======== STUDY TEXT
Friday, May 25, 2012

"Come Watch Me Ride My Bike!" And Other Calamities

Little sisters. Little brothers. Most people (probably all of us)  would, most likely, plaster the label "annoying" smartly in the middle of them and sigh in frustration. "Just a little girl who messes up the room and jumps on the bed and gets into my closet and ruins my clothes and tags along and...and..."...But as Believers, we're supposed to be different.

I think, many times, selfishness is the foundation of our label (the one we stick on siblings.) Indeed, the very glue that sticks it onto that stained, muddy shirt is the same stuff that envelops us in a cushy bubble and protects our ideas, physical beings and agendas.

Why didn't we kindly overlook when "he" tracked mud over the floor that we've swept, when he's too little to know any better? Why, even when he did know better, did we fly off the handle because he did "such-and-such" when we remember that the Bible says to "Do unto others" and "Love thy neighbor as thyself?"

Why do we give free reign to the anger that screams retribution when Jesus said to turn the other cheek?

The reason, a lot of the time, is that we don't want to.

Ever heard the saying "Where there's a will there's a way"? I don't think that, at least, in most situations, God just waves a magic wand over us and cries " (Enter Name Here), thou shall never again be bothered by your brother's (sister's) unkind remarks. I do here and now turn you into a little angel who cares not what others do to her."

Remember the verse about the man who kept his tongue (or spirit)? The Bible said he was greater than someone who took a city. Does that make you think that God waved a magic wand over him? No. This man had to fight.

It's not God's fault for not making us perfect with a wave of his hand. Sometimes, it's our fault for not trying. (Though I don't say that you have to try all by yourself. God does help us mightily in these things.)

I have heard complaints, as I tried to smooth a situation while someone exclaimed vehemently over a sibling's actions."Yes, but it's so hard. She does this all the time." Blaming the situation for her own defeat.

You are more than a conqueror. If you are a Born-Again Christian, why do you choose to bow in defeat?

Fight. Fight with prayer. Fight with thanksgiving, knowing that "Greater is He that is in me than he that is in the world." Strive for peace, turning the other cheek, bearing the unfair, letting go of your rights. If someone hadn't done it for you 2000 years ago, where would you be?

"...We don't wrestle flesh and blood
But the principalities of the dark.
We too are marching to one beat
Crushing the enemy under our feet
We are mighty in our stand
With God's word in our hand.
Onward Christian soldiers...."

In this day and age, churches, denominations, groups and families fuss and fight and split. Let's set an example in our families that tells our neighborhoods, our siblings, our grandparents, the whole world, maybe, that we're real Christians who love one another as Jesus said to. Let's give a testimony of God's love. Let's not be hypocrites.
================
TASKS AND EXERCISES »
A - In the blog post on siblings, what did the Bible say the man who kept his tongue was greater than?
B - Repeat a passage from the blog post on siblings, beginning at the words "You are more" and stopping after "of the dark.".
C - Write the next part of the blog post on siblings, picking up after its final sentence.
======== DATASET CONTENT
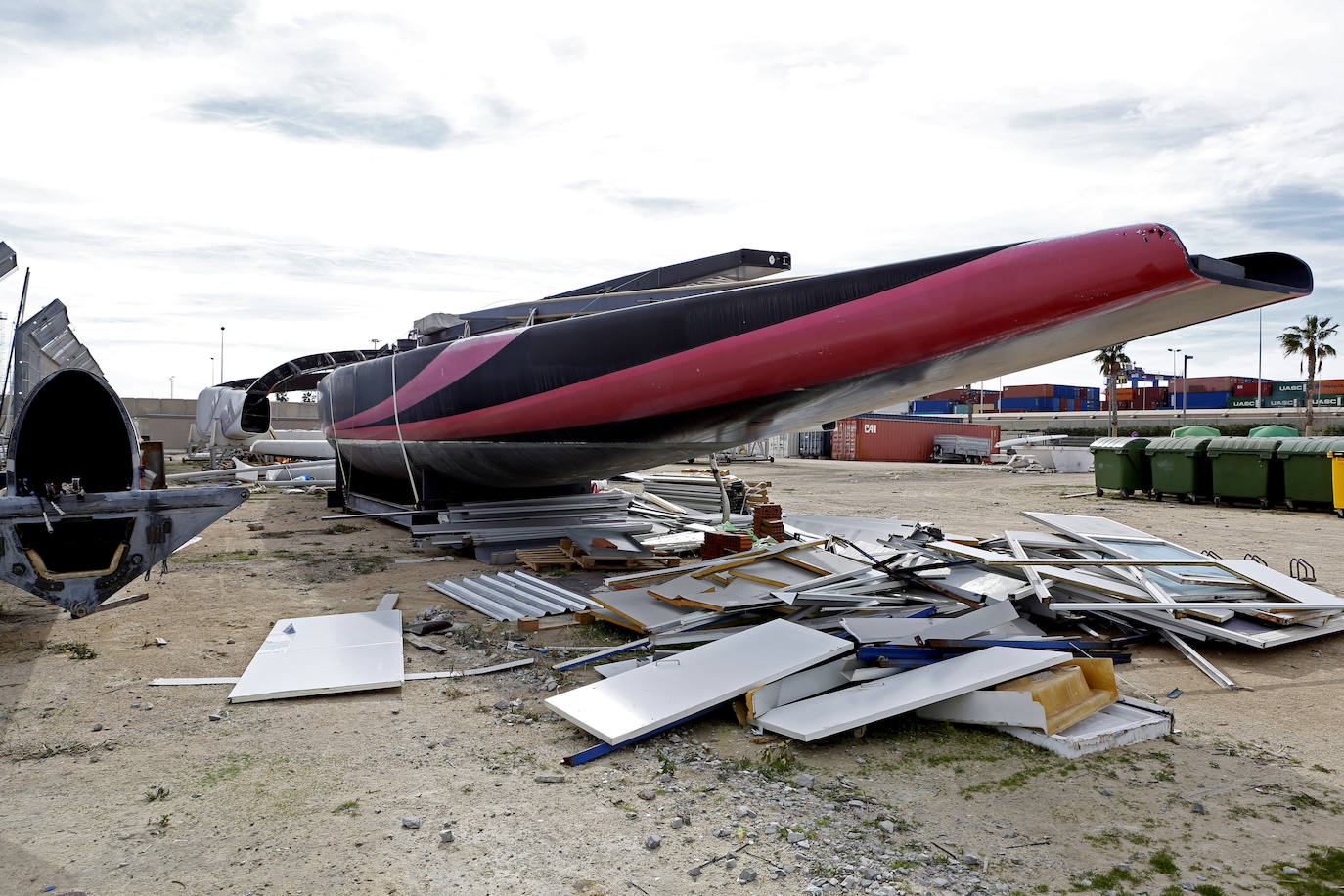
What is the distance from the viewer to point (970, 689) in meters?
3.79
================
EXERCISE ANSWERS »
A - Someone who took a city.

B -
You are more than a conqueror. If you are a Born-Again Christian, why do you choose to bow in defeat?

Fight. Fight with prayer. Fight with thanksgiving, knowing that "Greater is He that is in me than he that is in the world." Strive for peace, turning the other cheek, bearing the unfair, letting go of your rights. If someone hadn't done it for you 2000 years ago, where would you be?

"...We don't wrestle flesh and blood
But the principalities of the dark.

C -
"Hereby do men know that ye are my disciples; if ye love one another." (I'm paraphrasing.) If we want people to be see the truth and be saved, let's show them that there "Is a balm in Gilead and, what's more, I know how you can get it!" If you've got the goods behind your verbal testimony, don't you think they'd be more willing to hear?

Be an overcomer. Be the brother or sister that Jesus wants you to be. It's bigger than just "being nice."

Monday, May 21, 2012

An Answer.

I've thought about that verse in the Bible that says to have an answer for those who ask about the "Hope that lies within you" and wondered how I would word my answer when somebody finally asked me what I believed.

Would I be stumped by a question? Would  I only be able to say "Brother Branham said we believe it this way because..." and not know where the reason behind the belief is in the Bible? (Whoever I might be talking to probably wouldn't know Brother Branham.)


 It is our duty to search the scriptures about what we believe and know where things are found.

I think many (myself included) these days don't search the scriptures or listen to the messages enough. We might  read, asking the Lord to speak to us, pray, and ,occasionally, listen to a recorded message, but we don't seek out the "whys" from God.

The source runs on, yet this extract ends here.